> **STORED ROWS**
□ □ □ □ □

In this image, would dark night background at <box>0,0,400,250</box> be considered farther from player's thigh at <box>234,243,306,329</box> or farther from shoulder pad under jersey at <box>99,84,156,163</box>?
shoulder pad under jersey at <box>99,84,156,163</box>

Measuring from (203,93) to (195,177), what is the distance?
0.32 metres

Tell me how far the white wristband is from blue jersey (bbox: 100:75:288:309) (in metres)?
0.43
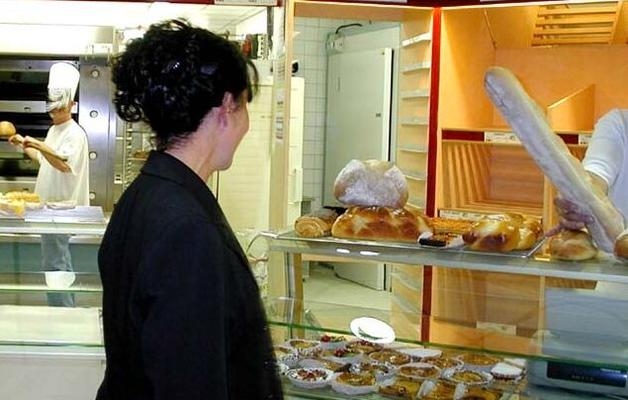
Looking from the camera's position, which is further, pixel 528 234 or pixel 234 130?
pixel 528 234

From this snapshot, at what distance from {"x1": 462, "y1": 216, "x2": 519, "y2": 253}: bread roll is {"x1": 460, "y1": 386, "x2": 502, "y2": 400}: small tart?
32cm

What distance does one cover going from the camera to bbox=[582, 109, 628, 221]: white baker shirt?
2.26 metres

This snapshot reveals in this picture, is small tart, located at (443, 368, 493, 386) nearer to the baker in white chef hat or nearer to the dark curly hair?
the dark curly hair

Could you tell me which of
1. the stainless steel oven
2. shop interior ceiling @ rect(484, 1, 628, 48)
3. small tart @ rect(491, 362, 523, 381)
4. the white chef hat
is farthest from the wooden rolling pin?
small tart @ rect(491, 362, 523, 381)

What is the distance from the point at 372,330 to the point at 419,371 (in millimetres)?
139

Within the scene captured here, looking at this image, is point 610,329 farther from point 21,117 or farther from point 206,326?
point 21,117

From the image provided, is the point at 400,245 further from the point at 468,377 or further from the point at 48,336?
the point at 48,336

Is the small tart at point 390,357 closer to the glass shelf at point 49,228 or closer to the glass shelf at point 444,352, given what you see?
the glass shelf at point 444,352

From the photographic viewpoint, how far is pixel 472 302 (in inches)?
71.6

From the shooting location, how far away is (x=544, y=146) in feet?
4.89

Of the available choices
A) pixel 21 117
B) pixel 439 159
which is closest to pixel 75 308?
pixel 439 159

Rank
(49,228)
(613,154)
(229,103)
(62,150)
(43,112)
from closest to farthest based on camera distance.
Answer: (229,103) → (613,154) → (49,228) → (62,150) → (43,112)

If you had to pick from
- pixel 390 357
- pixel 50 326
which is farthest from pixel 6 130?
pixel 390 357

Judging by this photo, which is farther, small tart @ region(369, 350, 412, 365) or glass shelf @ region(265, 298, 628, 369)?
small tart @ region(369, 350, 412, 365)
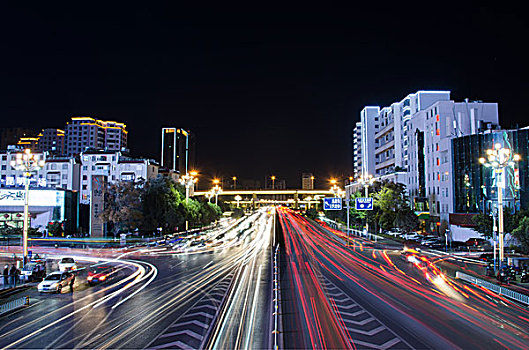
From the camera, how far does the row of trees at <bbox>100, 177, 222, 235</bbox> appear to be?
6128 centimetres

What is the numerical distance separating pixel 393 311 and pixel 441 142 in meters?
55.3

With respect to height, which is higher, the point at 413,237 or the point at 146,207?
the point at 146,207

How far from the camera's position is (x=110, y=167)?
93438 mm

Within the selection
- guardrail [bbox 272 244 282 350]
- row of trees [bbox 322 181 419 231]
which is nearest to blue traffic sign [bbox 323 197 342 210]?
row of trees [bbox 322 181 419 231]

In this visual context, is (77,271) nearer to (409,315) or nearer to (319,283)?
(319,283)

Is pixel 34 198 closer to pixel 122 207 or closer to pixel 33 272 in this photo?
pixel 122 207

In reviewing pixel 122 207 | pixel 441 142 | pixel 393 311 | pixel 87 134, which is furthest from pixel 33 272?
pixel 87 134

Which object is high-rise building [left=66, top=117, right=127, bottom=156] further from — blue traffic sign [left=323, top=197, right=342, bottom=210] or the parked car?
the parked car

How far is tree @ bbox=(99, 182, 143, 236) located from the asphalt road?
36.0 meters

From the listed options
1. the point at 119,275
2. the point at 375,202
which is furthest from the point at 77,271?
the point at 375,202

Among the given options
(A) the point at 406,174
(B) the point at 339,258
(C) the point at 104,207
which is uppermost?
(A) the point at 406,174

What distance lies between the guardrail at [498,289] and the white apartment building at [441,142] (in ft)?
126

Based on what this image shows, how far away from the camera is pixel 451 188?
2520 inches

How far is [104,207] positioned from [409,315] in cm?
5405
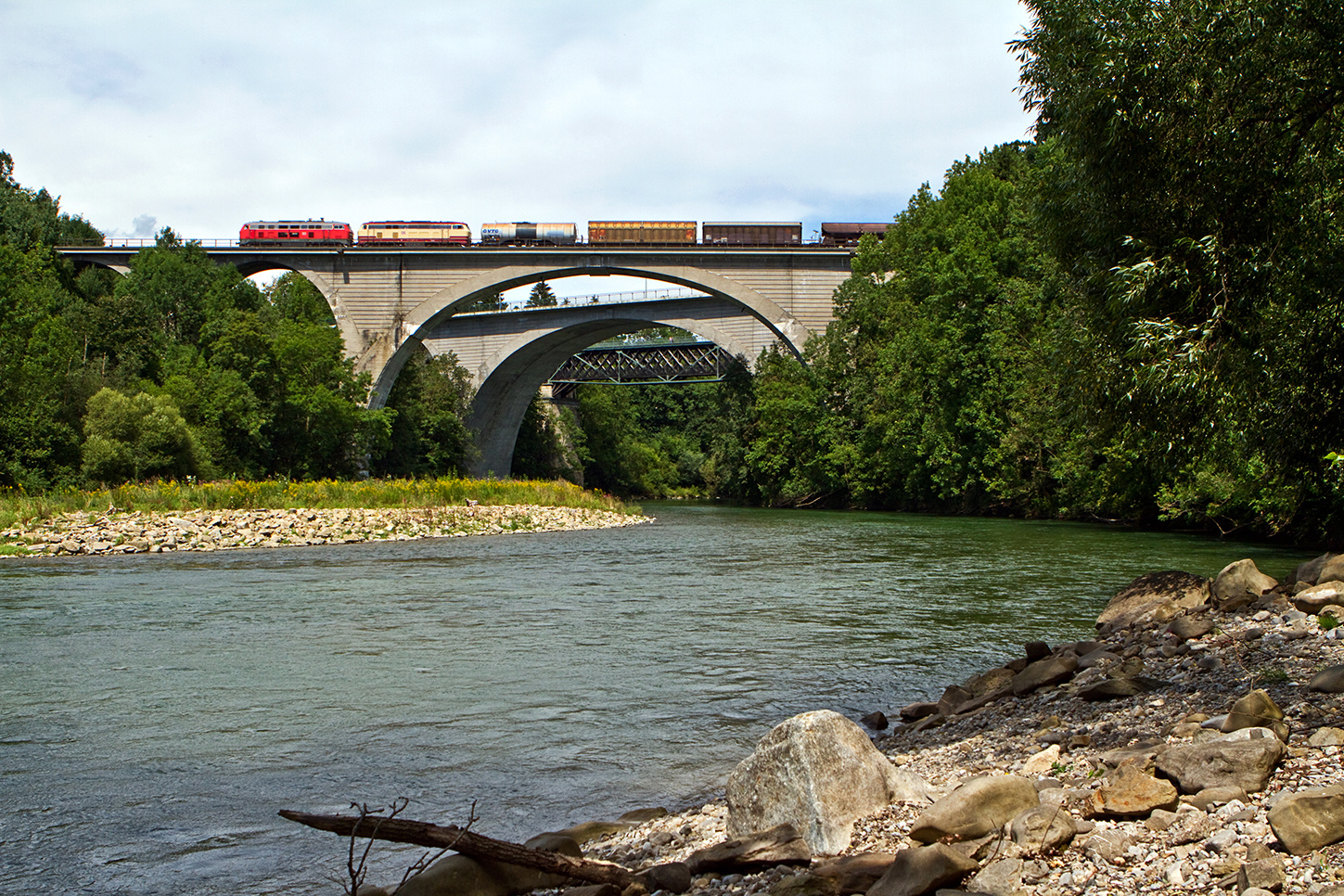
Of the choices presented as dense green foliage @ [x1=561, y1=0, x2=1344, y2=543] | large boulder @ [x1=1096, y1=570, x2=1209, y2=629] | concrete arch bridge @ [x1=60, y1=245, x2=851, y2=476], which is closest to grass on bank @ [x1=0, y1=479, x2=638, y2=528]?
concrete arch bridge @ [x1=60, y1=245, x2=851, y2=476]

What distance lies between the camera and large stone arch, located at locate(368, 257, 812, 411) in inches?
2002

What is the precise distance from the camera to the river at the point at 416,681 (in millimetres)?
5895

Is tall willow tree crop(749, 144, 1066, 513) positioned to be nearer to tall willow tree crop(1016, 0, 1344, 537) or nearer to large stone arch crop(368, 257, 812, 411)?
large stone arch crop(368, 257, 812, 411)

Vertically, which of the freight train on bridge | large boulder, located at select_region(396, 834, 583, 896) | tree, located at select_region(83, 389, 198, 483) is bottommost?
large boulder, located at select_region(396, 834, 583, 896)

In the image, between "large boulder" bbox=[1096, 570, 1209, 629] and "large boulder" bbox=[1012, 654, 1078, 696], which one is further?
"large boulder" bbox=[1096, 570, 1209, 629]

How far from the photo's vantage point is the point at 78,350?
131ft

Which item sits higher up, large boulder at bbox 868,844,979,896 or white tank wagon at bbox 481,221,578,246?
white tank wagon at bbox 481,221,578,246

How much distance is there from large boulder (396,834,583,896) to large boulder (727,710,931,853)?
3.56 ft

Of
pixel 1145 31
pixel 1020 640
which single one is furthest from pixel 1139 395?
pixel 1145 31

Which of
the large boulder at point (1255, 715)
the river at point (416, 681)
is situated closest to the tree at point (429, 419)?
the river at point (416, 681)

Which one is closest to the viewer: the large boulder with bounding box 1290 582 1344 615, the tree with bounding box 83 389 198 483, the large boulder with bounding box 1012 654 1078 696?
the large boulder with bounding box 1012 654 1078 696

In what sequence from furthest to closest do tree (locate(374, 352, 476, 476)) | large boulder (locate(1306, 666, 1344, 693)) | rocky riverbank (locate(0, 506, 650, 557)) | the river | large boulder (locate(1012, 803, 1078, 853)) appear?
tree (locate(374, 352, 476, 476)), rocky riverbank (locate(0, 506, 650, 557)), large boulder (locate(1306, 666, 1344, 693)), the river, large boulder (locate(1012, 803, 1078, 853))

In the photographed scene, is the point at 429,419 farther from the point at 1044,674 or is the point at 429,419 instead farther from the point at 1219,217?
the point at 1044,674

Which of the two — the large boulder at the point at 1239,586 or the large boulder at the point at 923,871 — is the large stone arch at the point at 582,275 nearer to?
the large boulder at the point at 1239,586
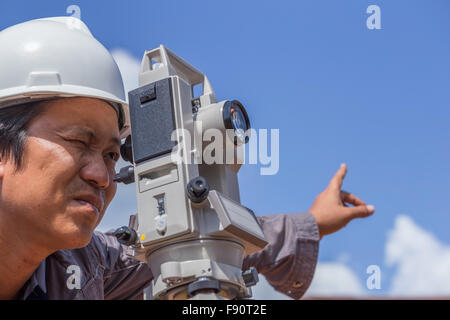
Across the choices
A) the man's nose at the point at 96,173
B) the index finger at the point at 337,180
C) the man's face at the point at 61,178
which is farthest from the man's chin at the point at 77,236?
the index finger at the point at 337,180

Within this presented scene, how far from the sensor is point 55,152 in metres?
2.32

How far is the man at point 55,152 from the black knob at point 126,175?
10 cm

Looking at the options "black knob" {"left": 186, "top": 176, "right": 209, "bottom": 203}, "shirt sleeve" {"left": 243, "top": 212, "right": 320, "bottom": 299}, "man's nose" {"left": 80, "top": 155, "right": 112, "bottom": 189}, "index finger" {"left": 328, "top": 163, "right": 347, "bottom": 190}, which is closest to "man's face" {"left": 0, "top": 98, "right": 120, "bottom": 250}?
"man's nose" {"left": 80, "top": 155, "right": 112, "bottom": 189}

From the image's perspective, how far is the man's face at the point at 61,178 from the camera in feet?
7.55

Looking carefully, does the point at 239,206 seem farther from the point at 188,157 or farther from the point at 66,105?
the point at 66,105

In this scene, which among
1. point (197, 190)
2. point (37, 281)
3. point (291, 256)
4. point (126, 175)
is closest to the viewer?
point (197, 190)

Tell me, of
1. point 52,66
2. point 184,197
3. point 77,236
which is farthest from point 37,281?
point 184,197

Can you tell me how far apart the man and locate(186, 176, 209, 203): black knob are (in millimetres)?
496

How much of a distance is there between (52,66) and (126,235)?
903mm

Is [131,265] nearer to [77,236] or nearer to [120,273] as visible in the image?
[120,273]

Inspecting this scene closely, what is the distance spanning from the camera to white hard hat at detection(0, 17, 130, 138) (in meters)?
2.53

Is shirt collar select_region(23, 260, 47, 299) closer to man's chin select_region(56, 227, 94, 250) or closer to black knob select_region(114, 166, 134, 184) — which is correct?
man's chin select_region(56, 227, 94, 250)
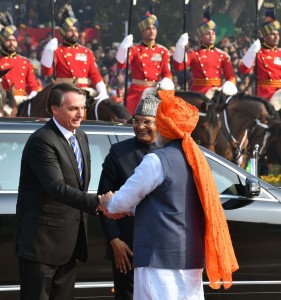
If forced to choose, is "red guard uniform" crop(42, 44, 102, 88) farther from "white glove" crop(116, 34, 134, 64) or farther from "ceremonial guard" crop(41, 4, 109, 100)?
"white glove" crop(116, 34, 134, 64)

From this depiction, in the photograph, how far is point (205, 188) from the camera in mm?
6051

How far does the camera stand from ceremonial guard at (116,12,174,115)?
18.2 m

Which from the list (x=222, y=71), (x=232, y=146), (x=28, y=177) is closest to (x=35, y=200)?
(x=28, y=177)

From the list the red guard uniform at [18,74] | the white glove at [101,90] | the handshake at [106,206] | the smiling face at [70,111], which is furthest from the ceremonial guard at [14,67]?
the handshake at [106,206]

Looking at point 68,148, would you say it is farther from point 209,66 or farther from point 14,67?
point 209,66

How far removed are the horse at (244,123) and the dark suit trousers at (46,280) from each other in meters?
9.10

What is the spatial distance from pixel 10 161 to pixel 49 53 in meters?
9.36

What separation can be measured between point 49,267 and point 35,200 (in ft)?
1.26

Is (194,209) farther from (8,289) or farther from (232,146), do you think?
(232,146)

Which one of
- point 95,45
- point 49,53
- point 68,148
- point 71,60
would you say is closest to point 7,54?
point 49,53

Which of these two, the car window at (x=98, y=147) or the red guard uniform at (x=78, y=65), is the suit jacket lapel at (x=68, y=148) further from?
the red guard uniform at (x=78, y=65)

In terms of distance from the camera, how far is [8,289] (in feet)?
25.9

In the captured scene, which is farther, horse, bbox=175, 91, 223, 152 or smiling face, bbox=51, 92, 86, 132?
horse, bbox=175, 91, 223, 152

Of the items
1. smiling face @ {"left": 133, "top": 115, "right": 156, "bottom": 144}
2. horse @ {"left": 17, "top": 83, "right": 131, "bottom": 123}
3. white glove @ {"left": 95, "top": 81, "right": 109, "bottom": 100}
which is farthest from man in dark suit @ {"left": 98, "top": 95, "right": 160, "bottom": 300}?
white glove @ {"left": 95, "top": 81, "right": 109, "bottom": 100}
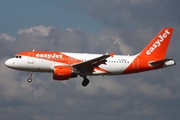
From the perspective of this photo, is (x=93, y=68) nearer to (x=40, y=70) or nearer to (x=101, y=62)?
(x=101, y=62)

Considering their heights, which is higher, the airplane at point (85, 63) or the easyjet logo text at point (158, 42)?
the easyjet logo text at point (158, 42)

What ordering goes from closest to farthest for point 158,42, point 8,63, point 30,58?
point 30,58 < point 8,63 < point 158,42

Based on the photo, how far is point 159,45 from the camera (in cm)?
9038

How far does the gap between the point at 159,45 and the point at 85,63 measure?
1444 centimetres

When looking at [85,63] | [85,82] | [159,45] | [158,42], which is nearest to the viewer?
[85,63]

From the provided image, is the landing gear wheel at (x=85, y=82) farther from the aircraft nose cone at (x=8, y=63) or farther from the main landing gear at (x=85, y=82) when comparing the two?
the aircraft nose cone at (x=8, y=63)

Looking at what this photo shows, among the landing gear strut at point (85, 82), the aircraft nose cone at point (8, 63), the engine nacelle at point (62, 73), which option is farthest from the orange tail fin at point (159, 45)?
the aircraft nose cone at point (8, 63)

□ □ □ □ □

> **DIRECTION**
Rewrite the part that opens with the line containing "What distance does" and closes with the line containing "6128 centimetres", replacing "distance" with "separation" and keeping everything else the same. Give only those rows, and leave the pictures out.

> **WRITTEN SOLUTION**
What separation does one cover going from the camera to bbox=[582, 109, 628, 221]: white baker shirt?
2.26 metres

This snapshot reveals in this picture, is small tart, located at (443, 368, 493, 386) nearer to the baker in white chef hat or nearer to the dark curly hair?
the dark curly hair

Could you tell me which of
1. the stainless steel oven
2. shop interior ceiling @ rect(484, 1, 628, 48)
3. small tart @ rect(491, 362, 523, 381)
4. the white chef hat
is farthest from the wooden rolling pin?
small tart @ rect(491, 362, 523, 381)

What is the separation from the point at 372,330 to the point at 419,371 (in millimetres)?
139

Within the scene captured here, looking at this image, is point 610,329 farther from point 21,117 or farther from point 206,326?
point 21,117

From the image provided, is the point at 400,245 further from the point at 468,377 or further from the point at 48,336?
the point at 48,336

Is the small tart at point 390,357 closer to the glass shelf at point 49,228 or closer to the glass shelf at point 444,352, given what you see?
the glass shelf at point 444,352

From the photographic viewpoint, how far is pixel 472 302 (in inches)?
71.6

From the shooting location, how far away is (x=544, y=146) in feet?
4.89

Of the available choices
A) pixel 21 117
B) pixel 439 159
which is closest to pixel 75 308?
pixel 439 159

Rank
(49,228)
(613,154)
(229,103)
(62,150)
(43,112)
from closest to farthest based on camera separation.
Answer: (229,103) → (613,154) → (49,228) → (62,150) → (43,112)

If you had to pick from
- pixel 390 357
- pixel 50 326
which is farthest from pixel 6 130?
pixel 390 357

Judging by this photo, which is farther, small tart @ region(369, 350, 412, 365) or glass shelf @ region(265, 298, 628, 369)?
small tart @ region(369, 350, 412, 365)
From the camera, how far does the row of trees at <bbox>100, 177, 222, 235</bbox> appear to be?
6128 centimetres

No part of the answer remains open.